» TO DO
Would you transcribe exactly the lines from the beginning of the records below through the line with "United States, site lebec_CA-16.", both included, omitting the pictures?
+ + + + +
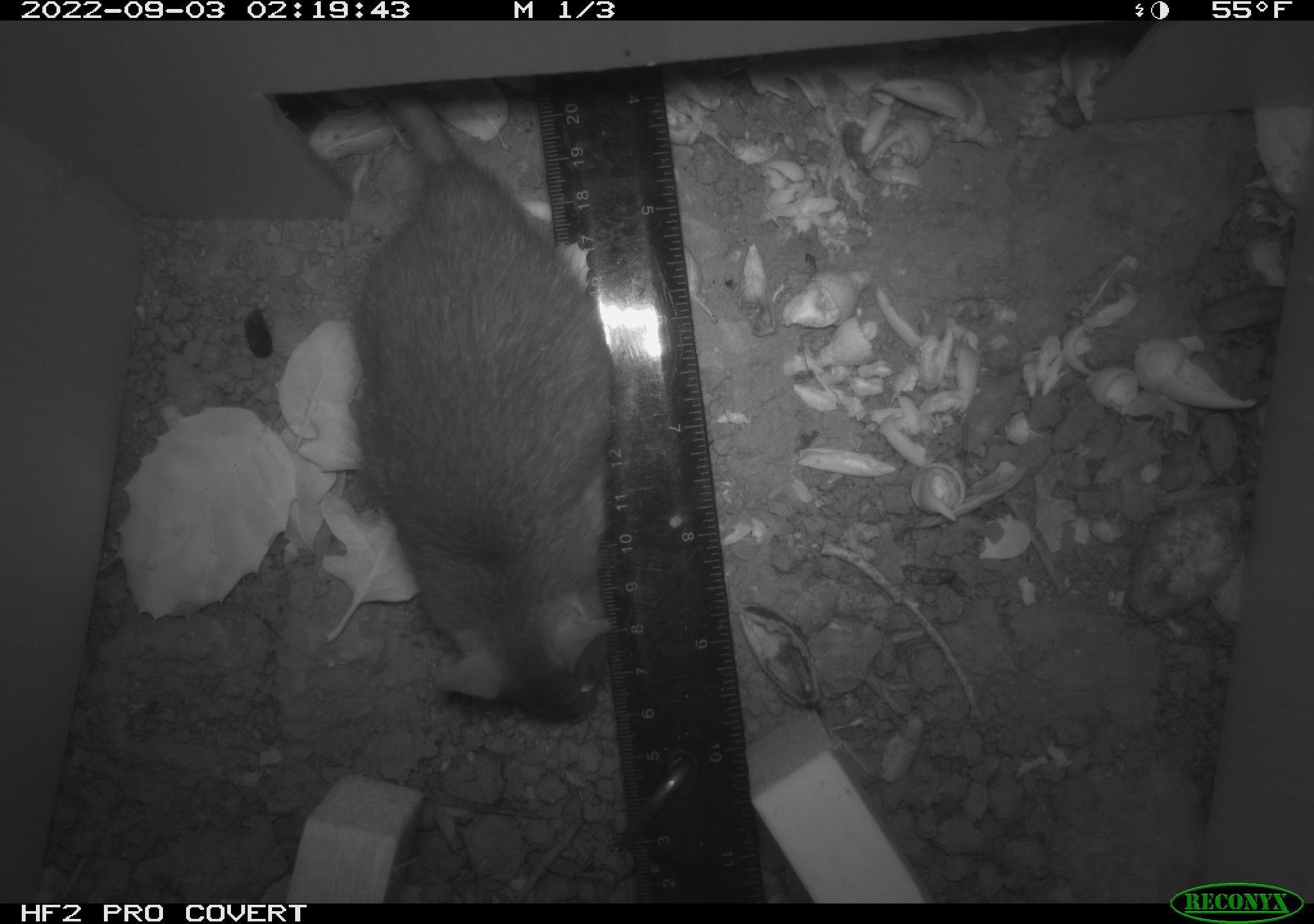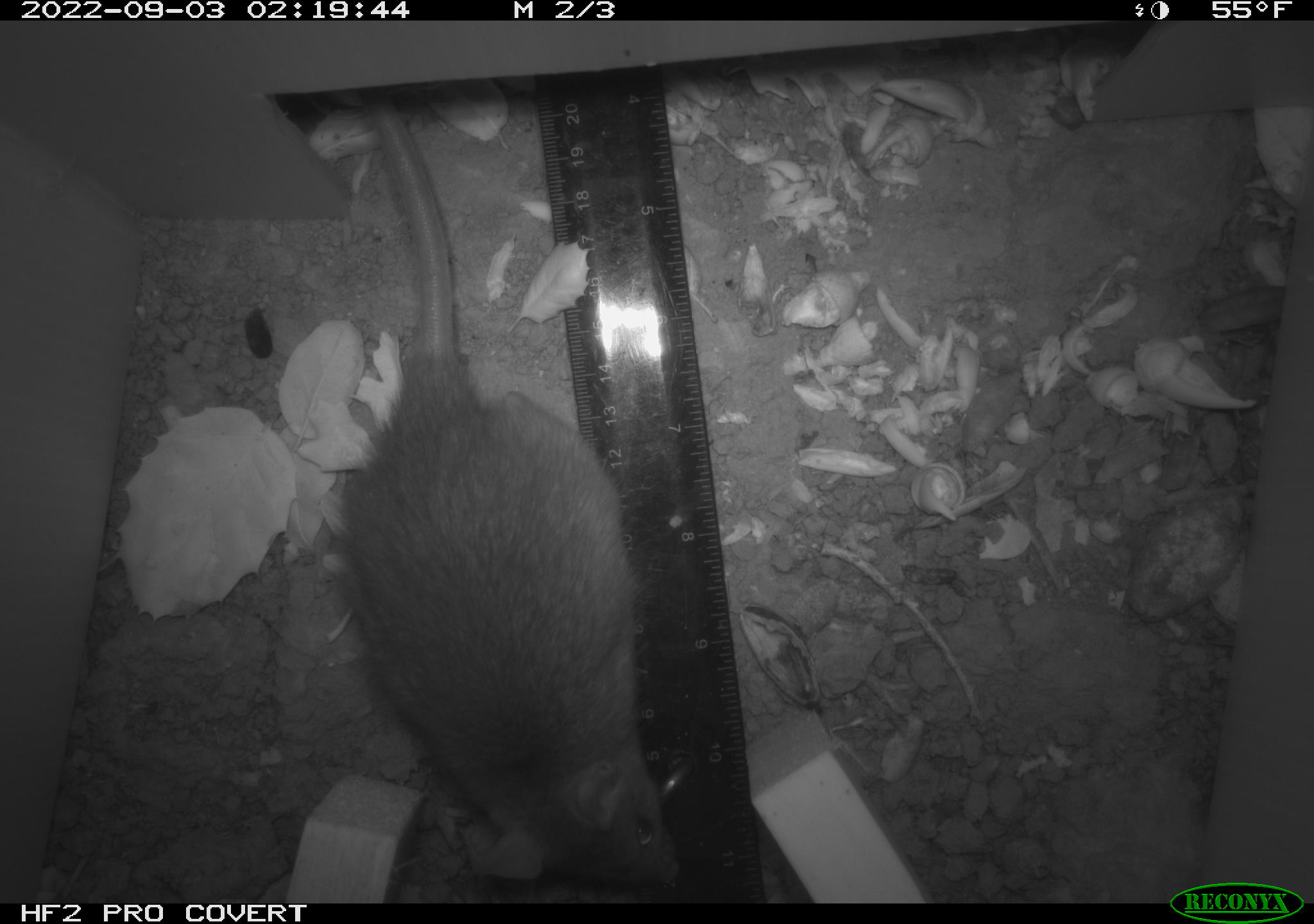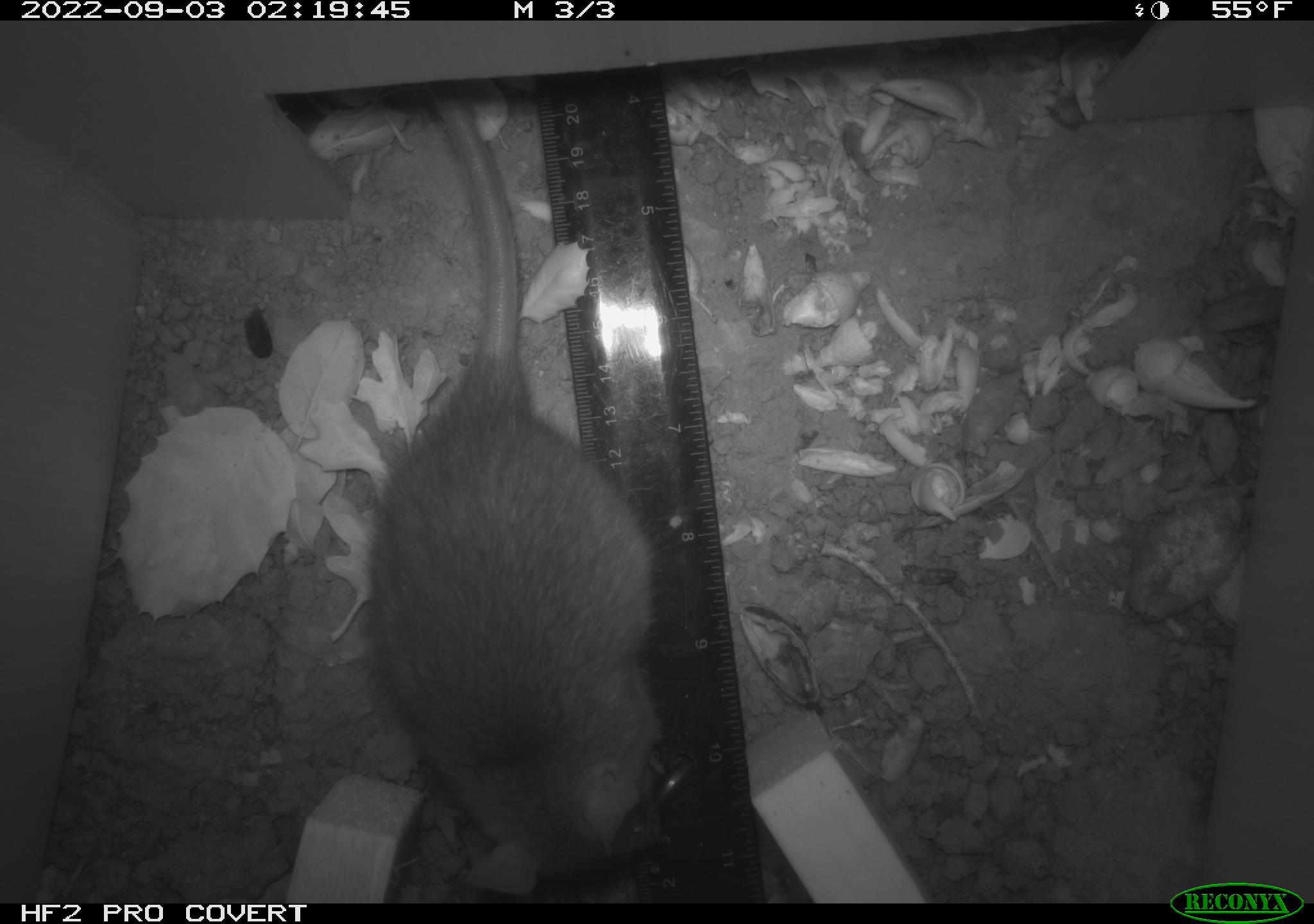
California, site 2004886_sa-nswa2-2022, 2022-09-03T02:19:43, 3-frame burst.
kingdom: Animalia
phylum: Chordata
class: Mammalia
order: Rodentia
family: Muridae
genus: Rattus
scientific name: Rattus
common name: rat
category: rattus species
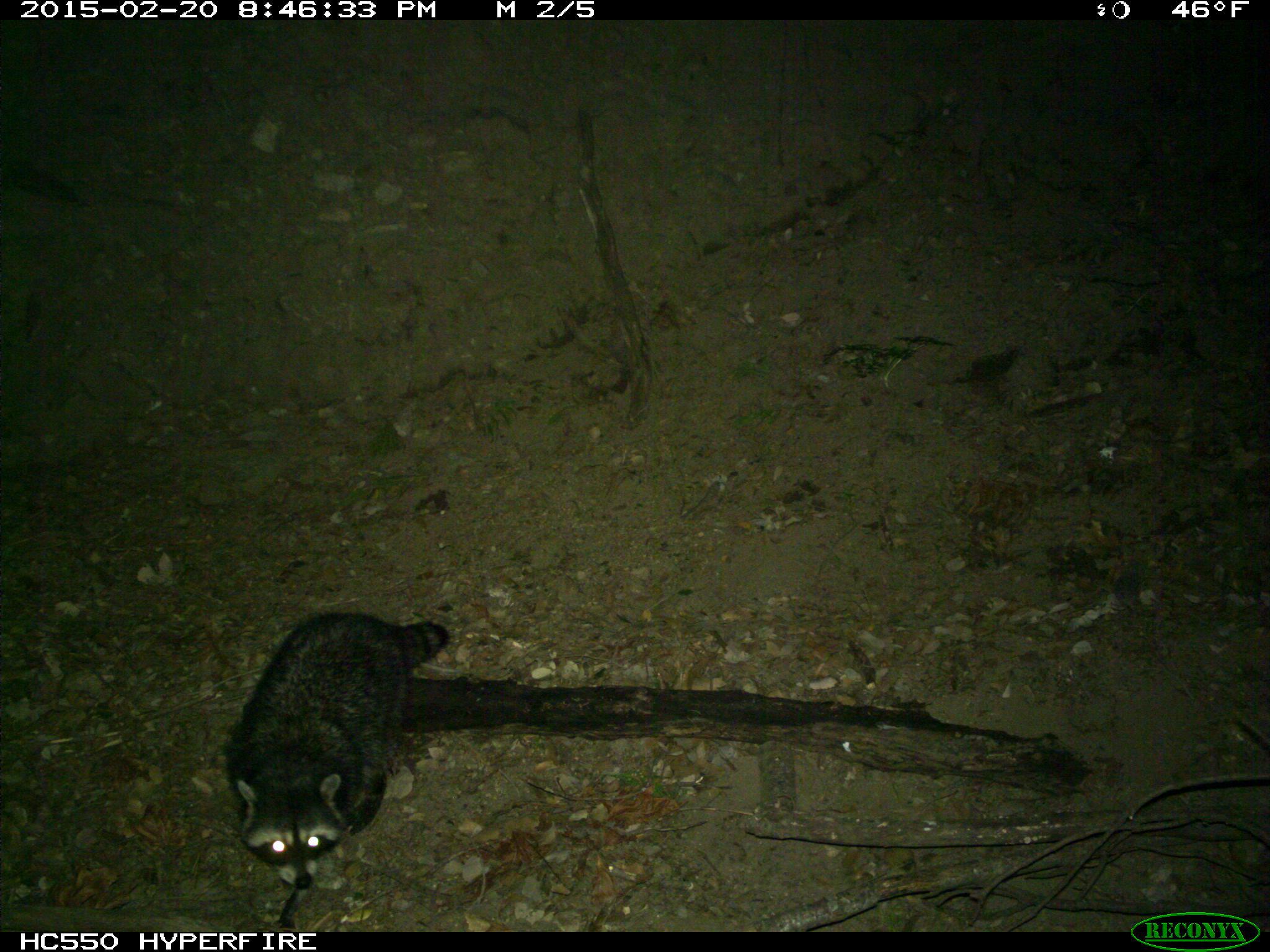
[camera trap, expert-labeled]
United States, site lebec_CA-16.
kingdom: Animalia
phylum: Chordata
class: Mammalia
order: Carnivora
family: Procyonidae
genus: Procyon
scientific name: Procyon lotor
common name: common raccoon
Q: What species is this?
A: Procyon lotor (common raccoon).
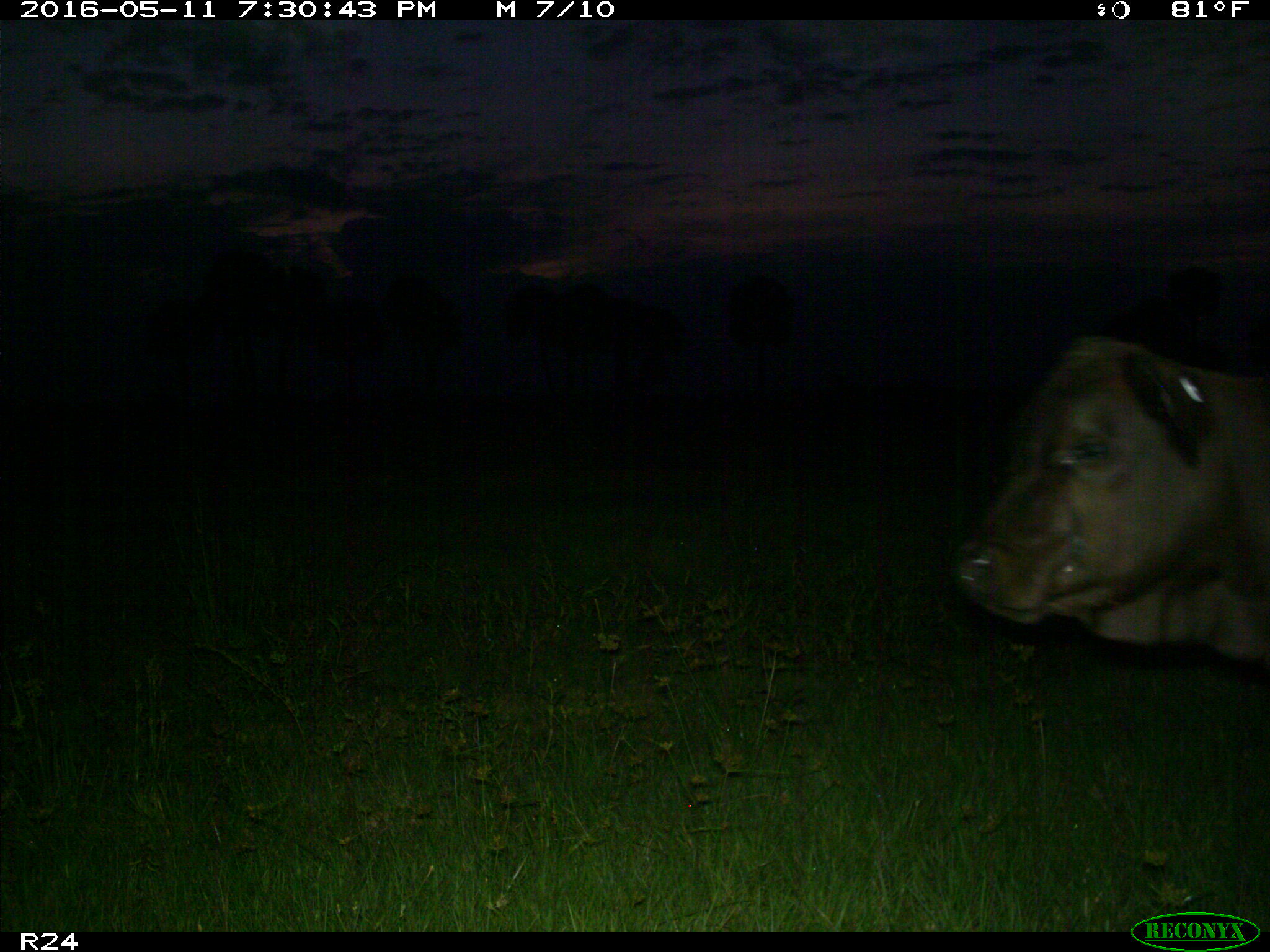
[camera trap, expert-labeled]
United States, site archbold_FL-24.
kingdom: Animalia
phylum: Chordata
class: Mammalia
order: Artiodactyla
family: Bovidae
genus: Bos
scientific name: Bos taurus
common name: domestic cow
+ + + + +
» EXERCISE RESULT
California, site 2004886_sa-nswa2-2022, 2022-09-03T02:19:43, 3-frame burst.
kingdom: Animalia
phylum: Chordata
class: Mammalia
order: Rodentia
family: Muridae
genus: Rattus
scientific name: Rattus
common name: rat
category: rattus species
[camera trap, expert-labeled]
United States, site lebec_CA-16.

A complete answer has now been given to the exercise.